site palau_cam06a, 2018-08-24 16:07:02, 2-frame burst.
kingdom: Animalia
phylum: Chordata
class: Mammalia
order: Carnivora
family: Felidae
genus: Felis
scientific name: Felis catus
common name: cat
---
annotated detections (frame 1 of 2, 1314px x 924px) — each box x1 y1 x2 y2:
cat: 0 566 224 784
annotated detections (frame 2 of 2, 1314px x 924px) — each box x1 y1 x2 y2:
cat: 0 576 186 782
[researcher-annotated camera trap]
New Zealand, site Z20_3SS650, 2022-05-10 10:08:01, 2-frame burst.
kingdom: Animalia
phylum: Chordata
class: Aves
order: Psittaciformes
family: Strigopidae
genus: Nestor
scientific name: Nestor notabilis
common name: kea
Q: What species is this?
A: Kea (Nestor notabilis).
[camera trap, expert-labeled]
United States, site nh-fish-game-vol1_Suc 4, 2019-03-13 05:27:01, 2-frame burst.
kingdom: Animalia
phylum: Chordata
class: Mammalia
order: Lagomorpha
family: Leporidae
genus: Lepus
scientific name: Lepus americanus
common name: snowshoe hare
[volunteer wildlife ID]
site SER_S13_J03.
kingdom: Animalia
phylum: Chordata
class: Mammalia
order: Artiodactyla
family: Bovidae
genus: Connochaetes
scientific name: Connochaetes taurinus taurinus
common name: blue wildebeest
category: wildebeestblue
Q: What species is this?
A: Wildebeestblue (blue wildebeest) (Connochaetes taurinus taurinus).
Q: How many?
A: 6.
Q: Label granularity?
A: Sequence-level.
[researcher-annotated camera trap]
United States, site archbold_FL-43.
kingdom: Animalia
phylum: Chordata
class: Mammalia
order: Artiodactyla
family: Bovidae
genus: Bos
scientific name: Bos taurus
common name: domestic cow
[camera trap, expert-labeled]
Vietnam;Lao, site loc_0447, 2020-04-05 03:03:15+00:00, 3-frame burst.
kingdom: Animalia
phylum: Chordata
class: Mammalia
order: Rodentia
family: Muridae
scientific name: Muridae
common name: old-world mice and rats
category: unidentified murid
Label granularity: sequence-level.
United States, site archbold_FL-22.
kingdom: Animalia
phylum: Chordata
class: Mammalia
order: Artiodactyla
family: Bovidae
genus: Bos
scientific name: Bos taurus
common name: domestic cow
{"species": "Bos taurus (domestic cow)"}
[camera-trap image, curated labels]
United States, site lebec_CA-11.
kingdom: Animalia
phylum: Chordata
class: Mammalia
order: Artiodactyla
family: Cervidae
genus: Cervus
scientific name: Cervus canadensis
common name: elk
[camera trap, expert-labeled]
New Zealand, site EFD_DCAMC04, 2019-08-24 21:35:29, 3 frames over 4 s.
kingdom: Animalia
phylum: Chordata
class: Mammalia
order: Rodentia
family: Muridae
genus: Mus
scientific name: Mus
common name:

------------

> [ACTION ITEM]:
Whatever the entries say, repeat all of them exactly.

> [COMPLETED TASK]:
site palau_cam06a, 2018-08-24 16:07:02, 2-frame burst.
kingdom: Animalia
phylum: Chordata
class: Mammalia
order: Carnivora
family: Felidae
genus: Felis
scientific name: Felis catus
common name: cat
---
annotated detections (frame 1 of 2, 1314px x 924px) — each box x1 y1 x2 y2:
cat: 0 566 224 784
annotated detections (frame 2 of 2, 1314px x 924px) — each box x1 y1 x2 y2:
cat: 0 576 186 782
[researcher-annotated camera trap]
New Zealand, site Z20_3SS650, 2022-05-10 10:08:01, 2-frame burst.
kingdom: Animalia
phylum: Chordata
class: Aves
order: Psittaciformes
family: Strigopidae
genus: Nestor
scientific name: Nestor notabilis
common name: kea
Q: What species is this?
A: Kea (Nestor notabilis).
[camera trap, expert-labeled]
United States, site nh-fish-game-vol1_Suc 4, 2019-03-13 05:27:01, 2-frame burst.
kingdom: Animalia
phylum: Chordata
class: Mammalia
order: Lagomorpha
family: Leporidae
genus: Lepus
scientific name: Lepus americanus
common name: snowshoe hare
[volunteer wildlife ID]
site SER_S13_J03.
kingdom: Animalia
phylum: Chordata
class: Mammalia
order: Artiodactyla
family: Bovidae
genus: Connochaetes
scientific name: Connochaetes taurinus taurinus
common name: blue wildebeest
category: wildebeestblue
Q: What species is this?
A: Wildebeestblue (blue wildebeest) (Connochaetes taurinus taurinus).
Q: How many?
A: 6.
Q: Label granularity?
A: Sequence-level.
[researcher-annotated camera trap]
United States, site archbold_FL-43.
kingdom: Animalia
phylum: Chordata
class: Mammalia
order: Artiodactyla
family: Bovidae
genus: Bos
scientific name: Bos taurus
common name: domestic cow
[camera trap, expert-labeled]
Vietnam;Lao, site loc_0447, 2020-04-05 03:03:15+00:00, 3-frame burst.
kingdom: Animalia
phylum: Chordata
class: Mammalia
order: Rodentia
family: Muridae
scientific name: Muridae
common name: old-world mice and rats
category: unidentified murid
Label granularity: sequence-level.
United States, site archbold_FL-22.
kingdom: Animalia
phylum: Chordata
class: Mammalia
order: Artiodactyla
family: Bovidae
genus: Bos
scientific name: Bos taurus
common name: domestic cow
{"species": "Bos taurus (domestic cow)"}
[camera-trap image, curated labels]
United States, site lebec_CA-11.
kingdom: Animalia
phylum: Chordata
class: Mammalia
order: Artiodactyla
family: Cervidae
genus: Cervus
scientific name: Cervus canadensis
common name: elk
[camera trap, expert-labeled]
New Zealand, site EFD_DCAMC04, 2019-08-24 21:35:29, 3 frames over 4 s.
kingdom: Animalia
phylum: Chordata
class: Mammalia
order: Rodentia
family: Muridae
genus: Mus
scientific name: Mus
common name:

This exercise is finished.